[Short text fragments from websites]
▶

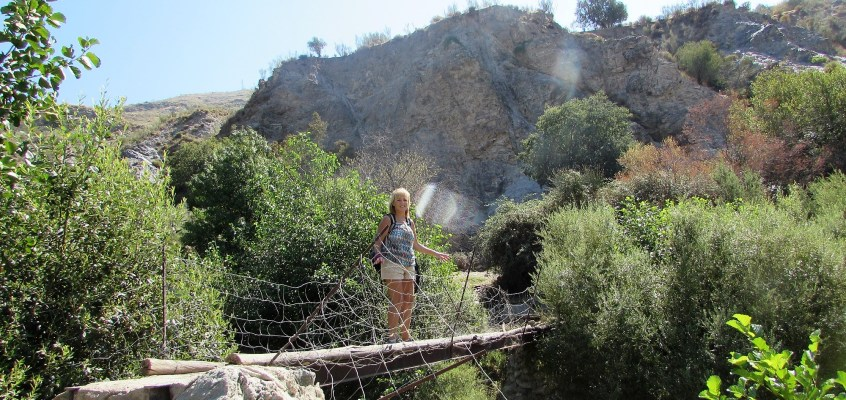Andalusia: walking over olives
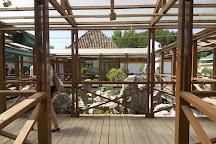 Museo del Bonsai, Marbella, Spain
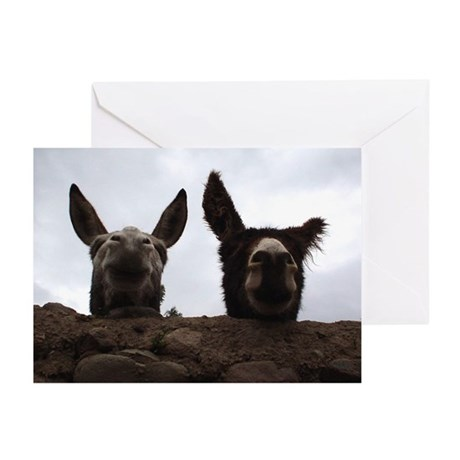 """""""Curious Donkeys"""" Blank Greeting Cards (Pack of 6)"""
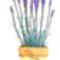 levendula,virág minta 1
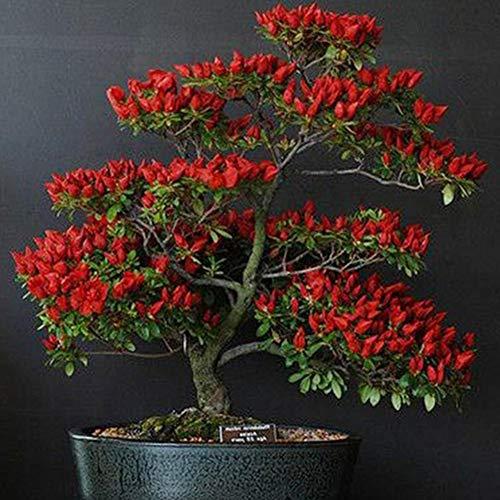 longdelaY6 Red Chili Seeds,100Pcs Red Trinidad Moruga Scorpion Chilli Pepper Seeds Bonsai Vegetable Plants 100pcs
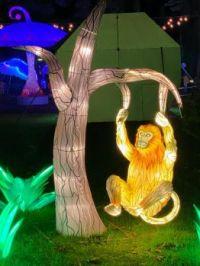Seattle Zoo Holiday lantern light walk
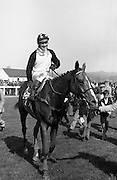 """Racing At Punchestown. K22.<br /> 1976.28.04.<br /> 1976.04.28.<br /> 1976.<br /> 28th April 1976.<br /> <br /> The John Jameson Cup race was run on this day at Punchestown. The sponsor of the race is Irish Distillers Ltd. The race, an extended handicap novice steeplechase, is for horses that are four years old or above that have not won a steeplechase on or before 1st Sept.,75. The race was won by """"No Hill"""" owned by Mrs J. B. O'Callaghan, ridden by Mr T. M. Walsh and trained by Mr R Walsh. Image shows """"No Hill"""" under jockey T. M. Walsh being led to the winners' enclosure."""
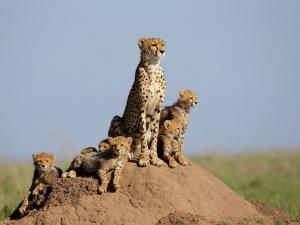 Protection de l'environnement en Namibie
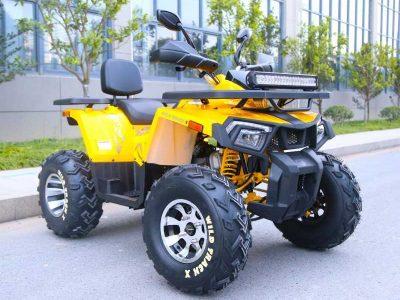 WILD TRACK X PRO 200 02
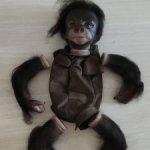Молд обезьянки Киви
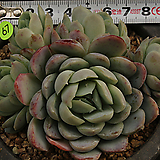 라즈베리아이스(1204-67)|Echeveria Rasberry Ice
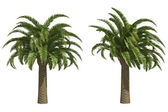 Wild date palms — Stock Photo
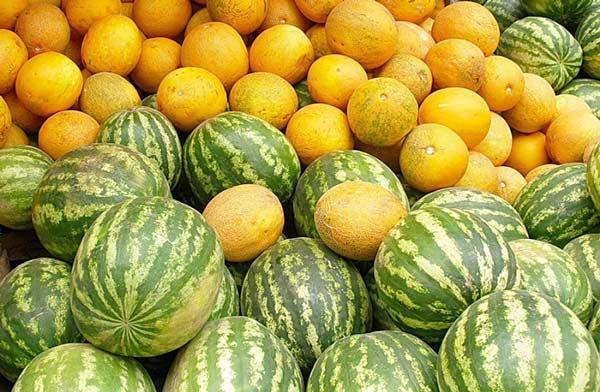 odrudy-melouny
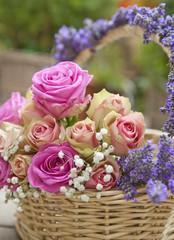 Rosen, Lavendel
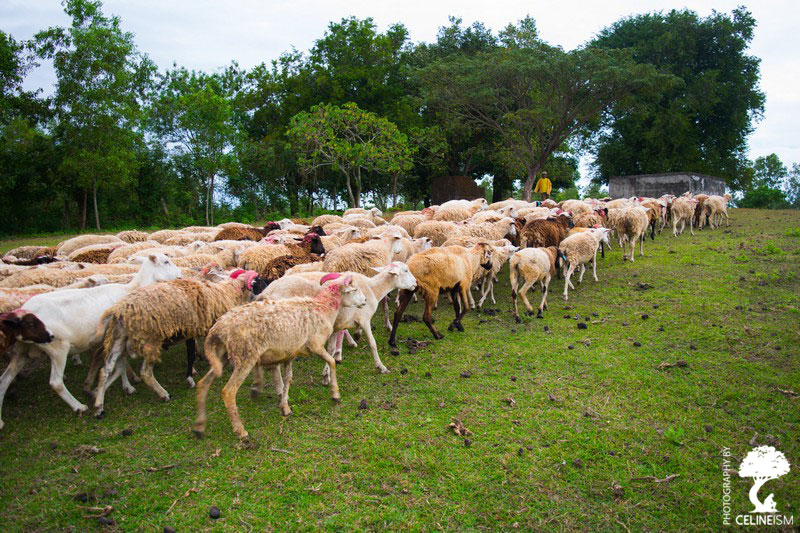 Herding sheeps at PMP Farm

◀

• DIRECTIONS
All that is needed is an exact copy of the entries above, minus the pictures.

• EXERCISE ANSWER
Andalusia: walking over olives
 Museo del Bonsai, Marbella, Spain
 """""""Curious Donkeys"""" Blank Greeting Cards (Pack of 6)"""
 levendula,virág minta 1
 longdelaY6 Red Chili Seeds,100Pcs Red Trinidad Moruga Scorpion Chilli Pepper Seeds Bonsai Vegetable Plants 100pcs
Seattle Zoo Holiday lantern light walk
 """Racing At Punchestown. K22.<br /> 1976.28.04.<br /> 1976.04.28.<br /> 1976.<br /> 28th April 1976.<br /> <br /> The John Jameson Cup race was run on this day at Punchestown. The sponsor of the race is Irish Distillers Ltd. The race, an extended handicap novice steeplechase, is for horses that are four years old or above that have not won a steeplechase on or before 1st Sept.,75. The race was won by """"No Hill"""" owned by Mrs J. B. O'Callaghan, ridden by Mr T. M. Walsh and trained by Mr R Walsh. Image shows """"No Hill"""" under jockey T. M. Walsh being led to the winners' enclosure."""
 Protection de l'environnement en Namibie
 WILD TRACK X PRO 200 02
Молд обезьянки Киви
 라즈베리아이스(1204-67)|Echeveria Rasberry Ice
 Wild date palms — Stock Photo
 odrudy-melouny
 Rosen, Lavendel
 Herding sheeps at PMP Farm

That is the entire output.